So I read it instead, and will only plan to look at it again the next time I travel to one of the cities Hoving profiles at the end of the book to see which art treasures I should seek out if I have any free time. It was informational, but ultimately failed in its primary objective—to help the neophyte distinguish good art from bad art. Here’s Hoving’s list of factors on which we should base that assessment:
1. Does it express successfully what it’s intending to express?
2. Does it amaze you in a different way each time you look at it?
3. Does it grow in stature?
4. Does it continually mature?
5. Does its visual impact of mysterious, pure power increase every day.
6. Is it unforgettable?
Speaking as a neophyte, I think I can safely say that the only factor I feel comfortable assessing is the last one. Is it unforgettable? And isn’t that pretty much as the same thing as “not knowing art, but knowing what you like?” Come on, Tom. Does it continually mature? How the hell am I supposed to know? I’m the one who bought a book called Art for Dummies, remember?
Hoving does provide a useful overview of great art through the centuries, but far too much of it is simply described and not shown. The book does have a few color plates in which a few dozen works of art of shown, but most of what he talks about it either not shown, or shown in small black and white photographs—including, laughably, the Sistine Chapel ceiling. Travel to the Vatican to see it in person? Why should I bother? I’ve got a three by four inch black and white photo of it in my Art for Dummies book!

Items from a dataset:
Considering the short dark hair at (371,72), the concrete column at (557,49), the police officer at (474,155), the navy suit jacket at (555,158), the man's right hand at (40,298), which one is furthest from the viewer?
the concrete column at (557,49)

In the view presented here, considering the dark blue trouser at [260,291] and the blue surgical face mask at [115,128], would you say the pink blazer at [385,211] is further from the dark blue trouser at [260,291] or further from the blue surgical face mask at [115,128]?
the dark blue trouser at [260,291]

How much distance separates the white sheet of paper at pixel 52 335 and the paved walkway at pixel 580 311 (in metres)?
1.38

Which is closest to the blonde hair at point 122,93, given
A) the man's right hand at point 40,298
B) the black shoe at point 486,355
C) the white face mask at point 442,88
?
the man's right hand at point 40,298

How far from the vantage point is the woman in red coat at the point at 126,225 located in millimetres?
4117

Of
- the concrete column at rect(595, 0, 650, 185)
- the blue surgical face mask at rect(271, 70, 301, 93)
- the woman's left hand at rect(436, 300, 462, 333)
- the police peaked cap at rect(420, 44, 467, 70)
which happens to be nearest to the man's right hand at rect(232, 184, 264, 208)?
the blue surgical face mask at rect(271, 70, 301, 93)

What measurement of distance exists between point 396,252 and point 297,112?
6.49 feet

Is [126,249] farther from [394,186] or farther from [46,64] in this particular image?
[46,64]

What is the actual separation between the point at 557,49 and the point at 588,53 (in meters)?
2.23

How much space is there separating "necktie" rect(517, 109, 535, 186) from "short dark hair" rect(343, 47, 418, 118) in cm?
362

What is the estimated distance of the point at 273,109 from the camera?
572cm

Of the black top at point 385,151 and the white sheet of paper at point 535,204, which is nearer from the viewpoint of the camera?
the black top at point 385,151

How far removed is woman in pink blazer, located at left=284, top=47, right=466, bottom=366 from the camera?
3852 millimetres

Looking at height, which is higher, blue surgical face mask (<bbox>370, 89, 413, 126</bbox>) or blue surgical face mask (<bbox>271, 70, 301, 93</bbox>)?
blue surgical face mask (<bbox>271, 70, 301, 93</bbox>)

Requirements: In the review of Art for Dummies, copy the passage starting at "3. Does it grow" and ending at "6. Is it unforgettable?", replacing "stature" with "importance".

Output for this task:
3. Does it grow in importance?
4. Does it continually mature?
5. Does its visual impact of mysterious, pure power increase every day.
6. Is it unforgettable?